Nona Peony melupakan sosok seorang Lila. Penyihir itu belum memiliki kekuatan sihir alami--atau lebih tepatnya belum diketahui oleh Nona Peony. Namun, untuk sihir-sihir dasar seperti mantra peledak, telekinesis, dan mantra terbang, gadis itu sudah bisa menguasainya.
Nona Peony menoleh ke arah Lila. "Lila," panggilnya dengan nada bersemangat.
Gadis berambut pirang itu menoleh bingung. Peluh mengucur dari pori-pori kulitnya. "Kenapa, Nona?"
"Lila mau membantu Peony?"
Lila semakin kebingungan. Di tengah keadaan genting seperti ini, wanita pendampingnya itu tiba-tiba meminta bantuannya. "Bantuan apa?" Lila bertanya sambil tetap berlari.
"Bantu Peony untuk menghabisi goblin-goblin itu."
Lila membulatkan matanya sempurna. Namun, sedetik kemudian, ia mengangguk mantap. Alisnya menajam, tangannya mengepal, dan wajahnya mengukir senyum optimis.

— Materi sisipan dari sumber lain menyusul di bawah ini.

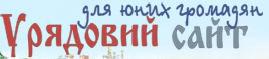 https://sites.google.com/a/kirovogradschool16.klasna.com/kabinet-zv/home/2018-02-13_171527.png
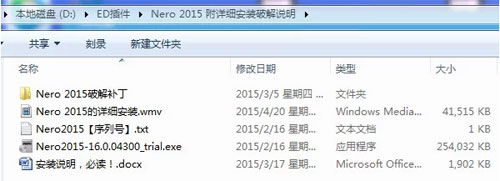 Nero 2015 如何安装破解使用1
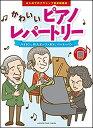 楽譜 はじめてのクラシック音楽図鑑 2 かわいいピアノレパートリー/ハイドン、W.A.モーツァルト、ベートーベン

Jika hanya dirinya saja yang diberikan perintah seperti ini oleh Nona Peony, sudah pasti itu merupakan sebuah kehormatan.

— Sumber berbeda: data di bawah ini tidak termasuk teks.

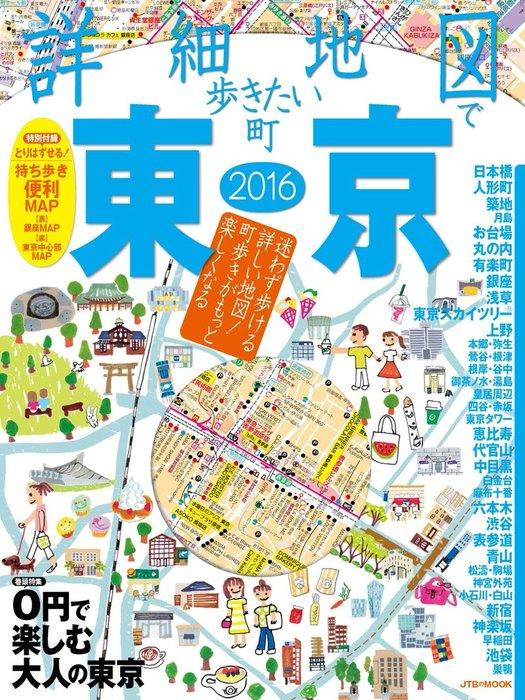 詳細地図で歩きたい町 東京 2016拡大写真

"Baik!" Lila kembali mengangguk semangat. Tangan kanannya merogoh saku jubah penyihirnya dan mengeluarkan tongkatnya yang sudah menganggur sedari tadi.
"Lalu, apa yang harus aku lakukan, Nona?"
Nona Peony tiba-tiba mendapatkan rencana cemerlang. Ia tiba-tiba kembali teringat dengan tasnya yang berisi puluhan botol bir. Tas itu dekat, namun terasa jauh dari posisinya saat ini.
Ia berencana untuk mengambil tas itu dan meminum beberapa botol anggur merah lagi. Ia akan memasuki fase mabuk lagi kali ini.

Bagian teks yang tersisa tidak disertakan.